My body is tired from getting up early. My brain is tired from listening to small children say the same thing over and over and over again (and when I hide in the bathroom they find me and say the same things over and over and over again only this time it's through the door). And my heart is tired from caring about four little souls who need Jesus and my friend who just found out she has cancer and what about that friend stuck in a bad relationship?

And you know what? I tell God I'm tired. And this is what He says;

"Even youths shall faint and grow weary, and young men shall fall exhausted;" Isaiah 40:30

And I say, yes Lord. You've got that right. I'm exhausted. I need a vacation. I need to just go away and stop caring so much about people and have a break. Yeah, I need a break. And a book. And some tea. And a servant would be nice too. 


And God says. "but they who wait on the LORD shall renew their strength; they shall mount up with wings like eagles; they shall run and not be weary; they shall walk and not faint." Isaiah 40:31

And it's as if God smiles a kind, all-knowing, fatherly smile and says. "I know you're tired. You're human. I made you out of dust. I am God. I know what is best and I love you. Wait on me."

I read those words...and I'm still tired (like I should be in bed...an hour ago). But some how the load does not seem so heavy any more. God understands that I am tired and weary and need a break. But even more than needing a break He knows that I need Him. If I never grew tired or weary would I depend so heavily on God? No. Absolutely not. John Calvin said that our hearts are idol factories and I know my heart is always a high-production-operation in this regard; my biggest idol being myself. If I thought I had no need for God I would not depend on Him at all.
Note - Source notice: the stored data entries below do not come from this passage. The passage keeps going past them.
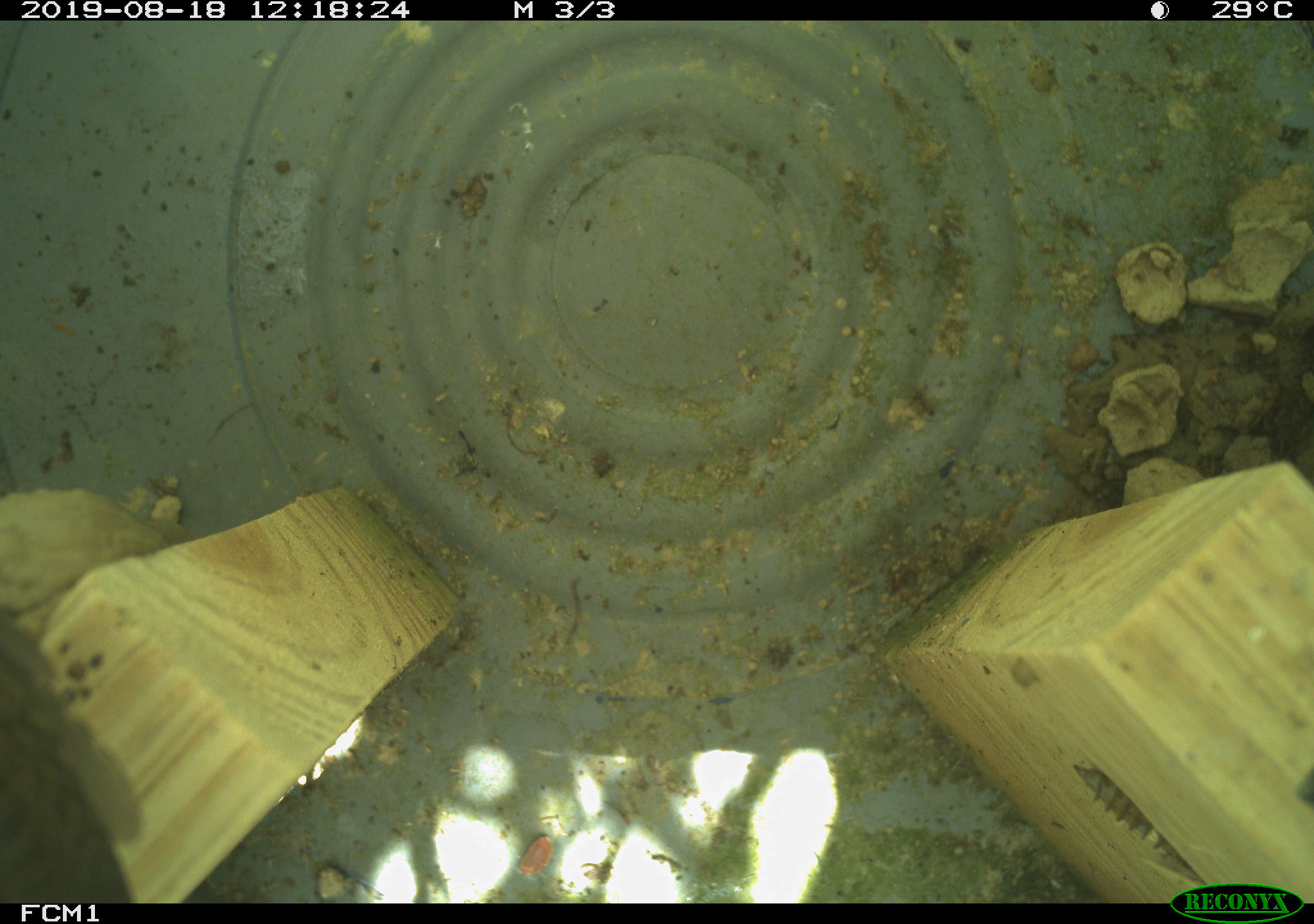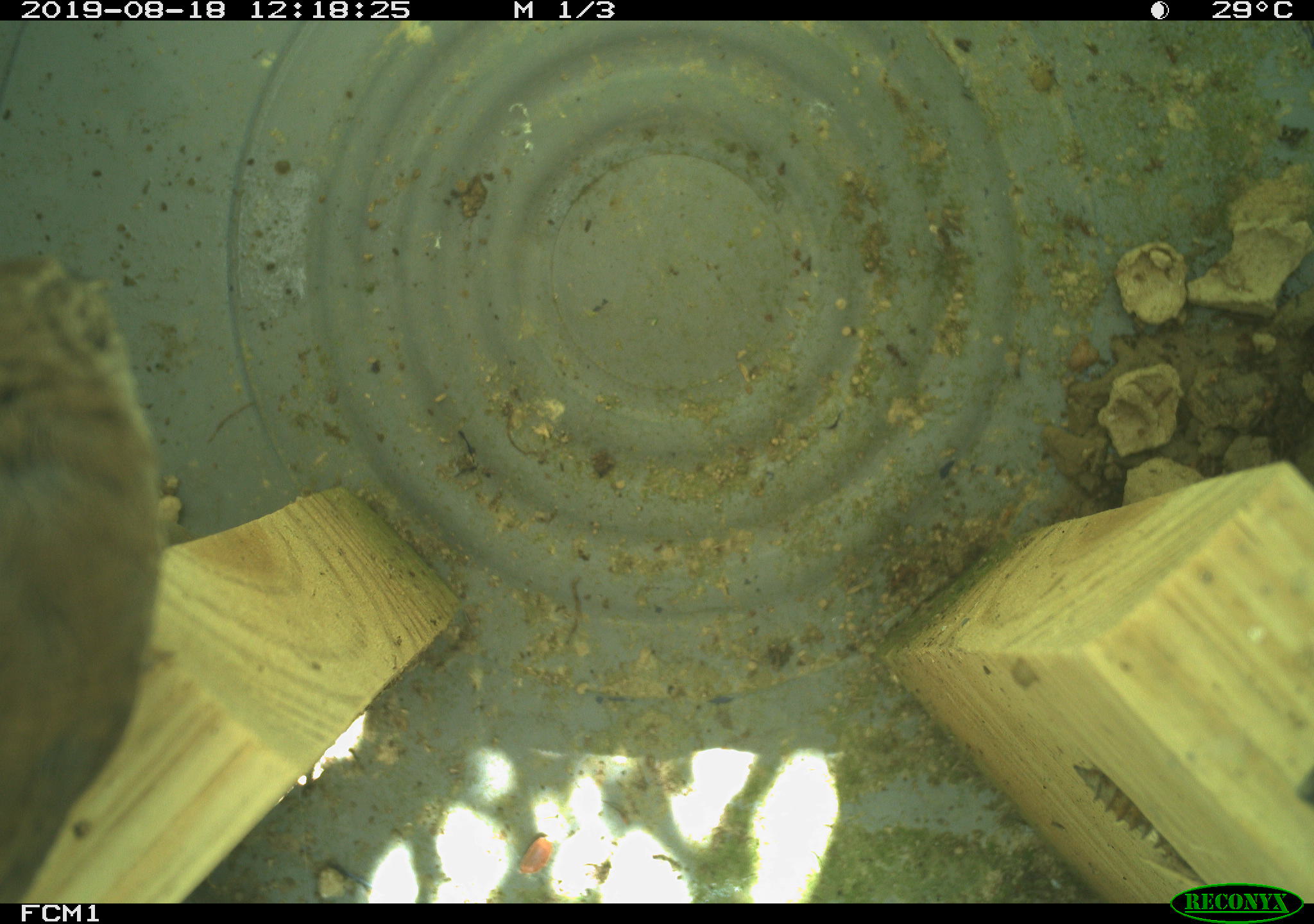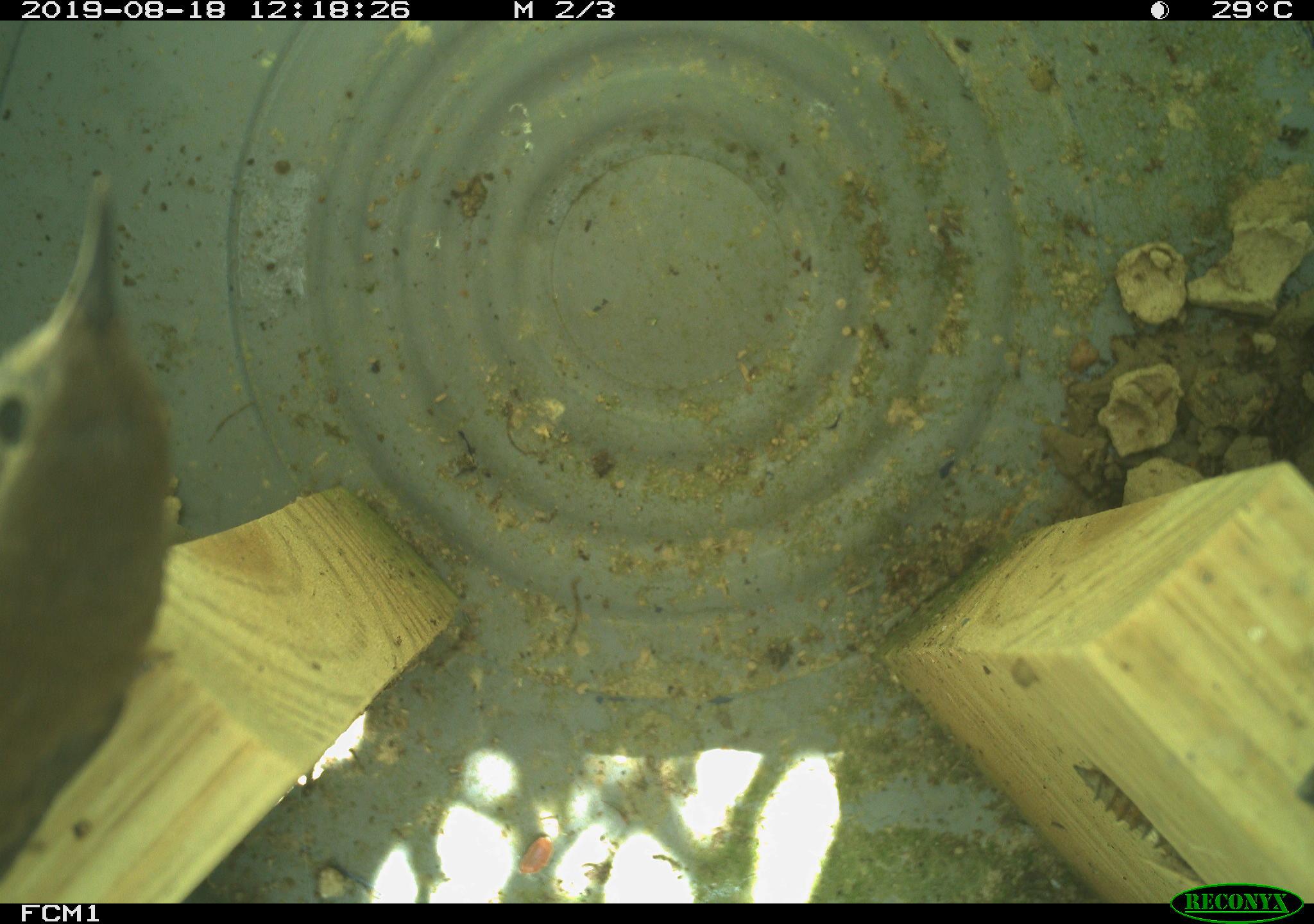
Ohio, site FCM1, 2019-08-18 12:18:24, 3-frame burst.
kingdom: Animalia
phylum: Chordata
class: Aves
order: Passeriformes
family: Troglodytidae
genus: Troglodytes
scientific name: Troglodytes aedon aedon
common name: northern house wren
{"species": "northern house wren (Troglodytes aedon aedon)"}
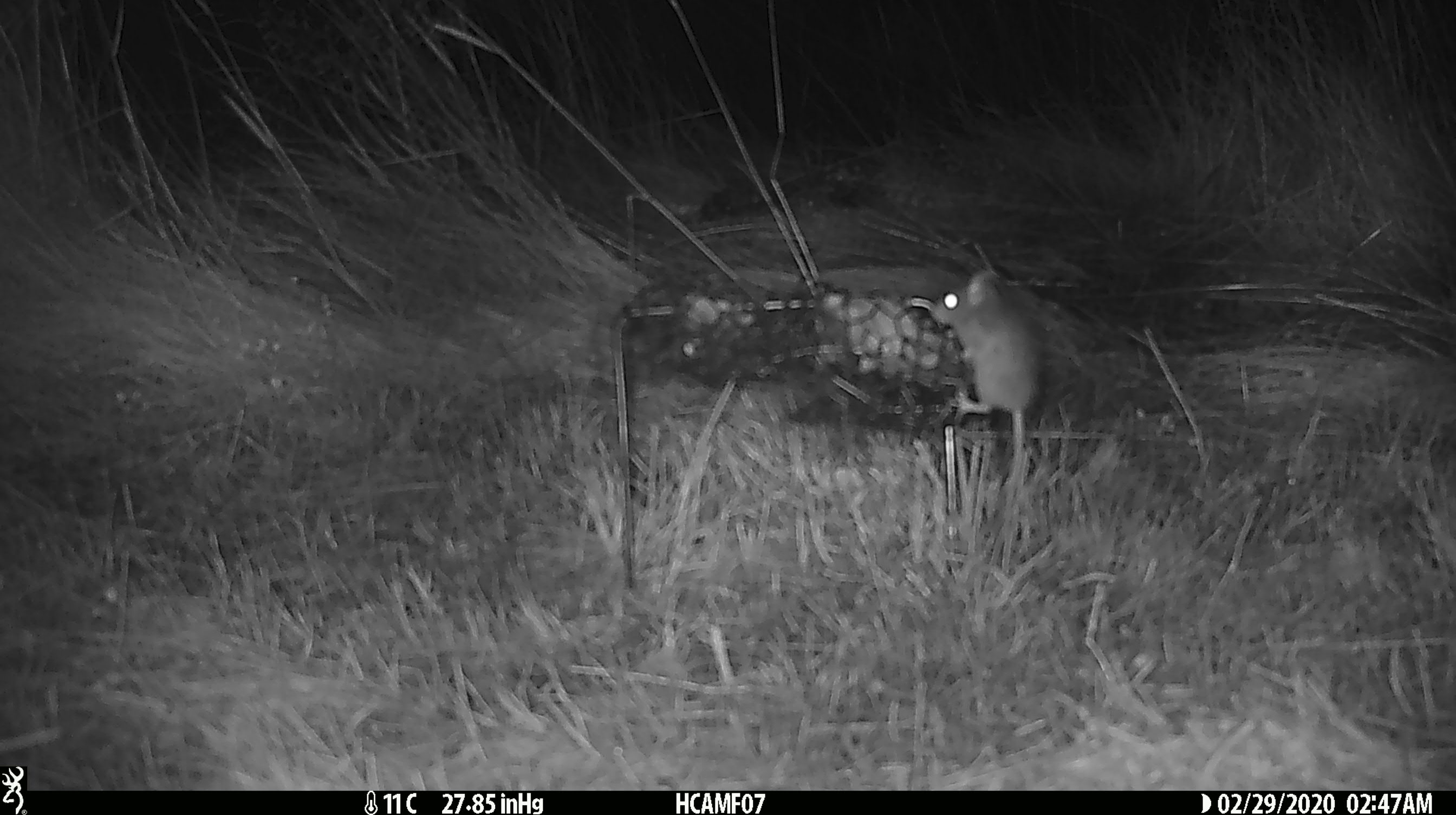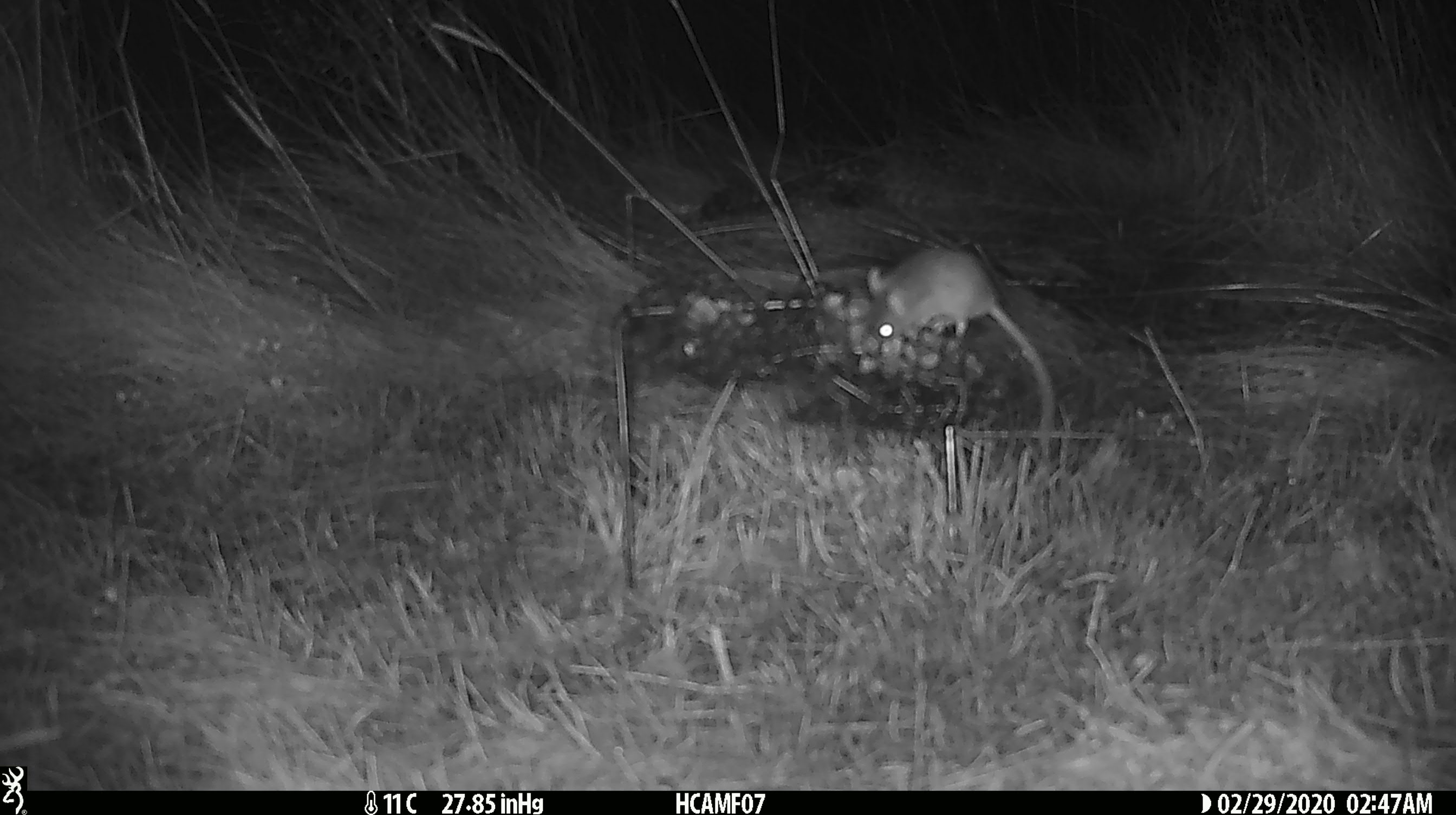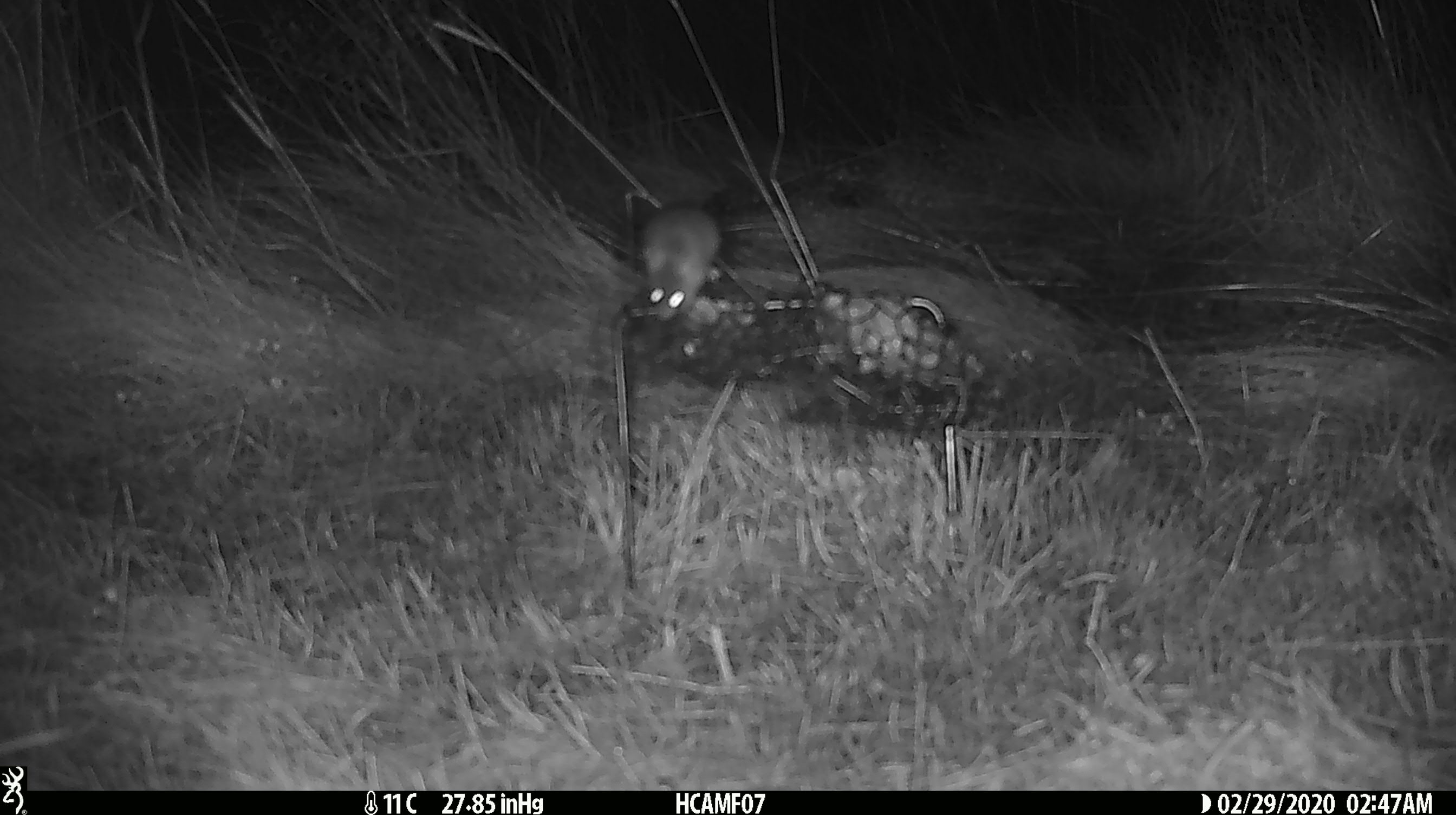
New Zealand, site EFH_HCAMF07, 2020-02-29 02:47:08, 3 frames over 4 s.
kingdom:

So I am thankful for being weary because it makes His sufficiency shine all the brighter.

And it also amazes me that often, when I feel like my fuel is low and I'm on the brink, He provides for me a time of rest. In His providence I have next week off work. And while my schedule is quickly filling up He has also left me time to relax and be with Him. To wait on Him. To renew my strength.

For the weariness and refreshing I am thankful.